Dans ce temps parcimonieusement compté , j'écris par tous les temps , les
autans , livrée aux quatre éléments.
Echevelée sous la pluie ou les doigts engourdis , la peau brûlée ou le
front aux vitres.
Assise au bord du jour ou noyée dans l'obscur , livrée aux ténèbres
intimes puis rendue à l'allégresse qui surgit d'un printemps précoce , d'un parfum entêtant de lilas , de seringa , de glycine. Poreuse.
J'écris pour dénoncer , protester , prêter voix aux muets méprisés. En
quête ardente et soutenue du mot juste.
J'écris contre le chaos , l'informe et le confus ; signature dérisoire au
bas du texte , du fragment tissé dans la trame.
Contre l'absence , le dérisoire et l'amnésie , je creuse et j'édifie , je
capture , je captive ; j'enregistre , je transcris et je célèbre.
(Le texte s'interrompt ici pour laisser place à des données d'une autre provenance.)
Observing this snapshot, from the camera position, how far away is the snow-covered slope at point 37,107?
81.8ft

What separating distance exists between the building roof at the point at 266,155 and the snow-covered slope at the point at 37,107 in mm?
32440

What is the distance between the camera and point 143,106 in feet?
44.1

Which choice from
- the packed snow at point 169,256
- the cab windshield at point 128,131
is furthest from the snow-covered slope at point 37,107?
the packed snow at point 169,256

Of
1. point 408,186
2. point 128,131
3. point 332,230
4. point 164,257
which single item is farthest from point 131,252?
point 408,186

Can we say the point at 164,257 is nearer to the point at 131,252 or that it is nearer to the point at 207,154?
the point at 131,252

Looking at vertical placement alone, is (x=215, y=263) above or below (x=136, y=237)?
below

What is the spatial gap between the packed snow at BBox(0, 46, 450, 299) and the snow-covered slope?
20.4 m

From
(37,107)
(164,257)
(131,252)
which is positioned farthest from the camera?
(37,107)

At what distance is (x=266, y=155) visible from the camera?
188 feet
Je rature et je réécris. Palimpseste , grimoire ,
brûlot.
Aiguisée par d'autres plumes , imperturbables et solitaires , la mienne
trace une trajectoire tantôt laborieuse , tantôt vive. Issue de haute enfance , barbouillée de lait , blanchie de craie studieuse mon écriture a grandi sous les branches maîtresses ,
exploré les fondrières et niché sous les combles.
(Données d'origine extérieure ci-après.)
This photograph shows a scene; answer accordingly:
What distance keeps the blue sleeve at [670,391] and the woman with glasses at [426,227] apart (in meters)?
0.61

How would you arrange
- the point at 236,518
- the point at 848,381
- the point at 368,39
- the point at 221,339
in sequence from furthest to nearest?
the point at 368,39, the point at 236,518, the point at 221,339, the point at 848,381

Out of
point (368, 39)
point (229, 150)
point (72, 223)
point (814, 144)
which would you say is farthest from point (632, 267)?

Elle a mêlé son corps à d'autres : argiles pétries aux formes
changeantes. Métamorphoses. Elle a échangé salive , glaire , sperme et sang. Engendrée , elle a passé vie à son tour. Elle a pâti et ri sous les caresses , les insultes , les oublis , les
éloignements.
Ecriture familière , étrangère , elle ira jusqu'au bout du risque ,
jusqu'à vieillir et mourir , s'effacer , rentrer au couvert du texte universel comme on pose ses bagages sur le seuil de la maison nourricière.